» Directions: Reproduce the passage of the article on ChatGPT and data analytics documentation below that begins with the words "I will touch" and ends with "part of documentation)".

» Document extract:
::::::::::
3 Ways ChatGPT Can Help You Document Your Data Analytics Work

Maciej Gieparda
Microsoft Power BI
Published in
8 min readMar 22, 2023
That’s DALL-E again for a great visualization — that is “Writing Documentation”

Hello everybody! First, I am touched and thrilled by your huge interest in my previous article about my use cases of ChatGPT in Data Analytics Work! Thanks a lot! I also spot, that many of You were interested in using ChatGPT as support for writing documentation, so I decided to prepare a case study.

I will touch here on 3 aspects of writing documentation where ChatGPT can help:

  • Commenting code (Some people call it also a “clean code”, but it is also a part of documentation)
::::::::::
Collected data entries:
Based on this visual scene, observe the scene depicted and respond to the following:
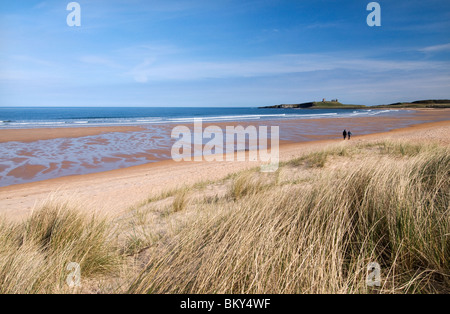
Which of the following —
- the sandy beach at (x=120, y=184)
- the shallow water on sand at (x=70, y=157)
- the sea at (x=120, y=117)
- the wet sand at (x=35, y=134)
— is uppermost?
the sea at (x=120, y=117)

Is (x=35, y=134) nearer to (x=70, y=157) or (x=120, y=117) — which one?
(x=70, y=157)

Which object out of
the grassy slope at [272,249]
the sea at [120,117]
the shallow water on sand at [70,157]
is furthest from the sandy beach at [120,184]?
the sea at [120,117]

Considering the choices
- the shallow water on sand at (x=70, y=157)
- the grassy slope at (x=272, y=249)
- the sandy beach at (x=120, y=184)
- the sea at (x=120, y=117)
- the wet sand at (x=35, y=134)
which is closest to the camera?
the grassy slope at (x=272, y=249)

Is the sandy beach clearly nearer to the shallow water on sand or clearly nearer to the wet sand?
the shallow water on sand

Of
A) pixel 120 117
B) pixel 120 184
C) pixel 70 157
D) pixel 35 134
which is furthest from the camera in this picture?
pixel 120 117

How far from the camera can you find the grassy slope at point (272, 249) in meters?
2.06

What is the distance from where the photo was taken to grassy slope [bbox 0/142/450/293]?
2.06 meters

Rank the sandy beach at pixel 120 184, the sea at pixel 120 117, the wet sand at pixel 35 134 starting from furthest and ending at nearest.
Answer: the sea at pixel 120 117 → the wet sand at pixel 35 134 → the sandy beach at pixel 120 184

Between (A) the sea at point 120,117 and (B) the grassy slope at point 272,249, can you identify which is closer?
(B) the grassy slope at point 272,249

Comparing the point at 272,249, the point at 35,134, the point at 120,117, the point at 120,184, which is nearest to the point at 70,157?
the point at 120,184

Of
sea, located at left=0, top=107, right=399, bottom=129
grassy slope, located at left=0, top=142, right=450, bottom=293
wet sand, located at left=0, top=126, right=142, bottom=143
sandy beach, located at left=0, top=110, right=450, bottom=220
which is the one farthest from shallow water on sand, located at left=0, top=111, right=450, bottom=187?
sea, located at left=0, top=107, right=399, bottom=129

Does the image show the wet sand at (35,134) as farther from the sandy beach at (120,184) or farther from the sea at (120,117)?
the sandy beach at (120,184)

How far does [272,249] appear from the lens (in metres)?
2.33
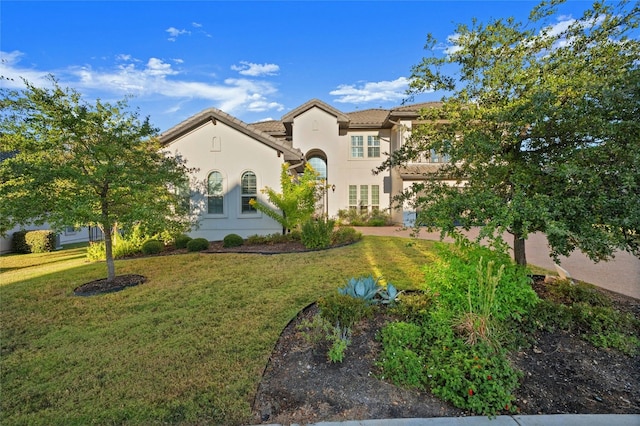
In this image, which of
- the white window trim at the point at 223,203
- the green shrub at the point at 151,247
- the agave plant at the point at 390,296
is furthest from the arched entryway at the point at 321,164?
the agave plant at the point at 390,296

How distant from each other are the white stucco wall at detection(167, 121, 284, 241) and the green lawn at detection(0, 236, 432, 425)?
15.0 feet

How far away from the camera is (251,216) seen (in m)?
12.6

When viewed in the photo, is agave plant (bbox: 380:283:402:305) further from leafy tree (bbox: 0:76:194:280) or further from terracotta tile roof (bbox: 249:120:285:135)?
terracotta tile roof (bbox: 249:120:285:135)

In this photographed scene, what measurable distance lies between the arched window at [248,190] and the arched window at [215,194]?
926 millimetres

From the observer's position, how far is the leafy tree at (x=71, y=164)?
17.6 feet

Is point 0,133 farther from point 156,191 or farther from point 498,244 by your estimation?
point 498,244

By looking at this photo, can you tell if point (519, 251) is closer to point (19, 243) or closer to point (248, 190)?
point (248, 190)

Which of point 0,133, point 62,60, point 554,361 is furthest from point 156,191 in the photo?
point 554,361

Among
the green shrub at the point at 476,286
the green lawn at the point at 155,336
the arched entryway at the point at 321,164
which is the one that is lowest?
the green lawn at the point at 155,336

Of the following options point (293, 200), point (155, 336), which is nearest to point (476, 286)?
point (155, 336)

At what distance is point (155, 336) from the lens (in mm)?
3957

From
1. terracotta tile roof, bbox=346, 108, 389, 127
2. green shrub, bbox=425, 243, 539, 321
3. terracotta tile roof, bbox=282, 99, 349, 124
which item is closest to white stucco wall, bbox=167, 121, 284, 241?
::::::::::
» Task solution:
I will touch here on 3 aspects of writing documentation where ChatGPT can help:

  • Commenting code (Some people call it also a “clean code”, but it is also a part of documentation)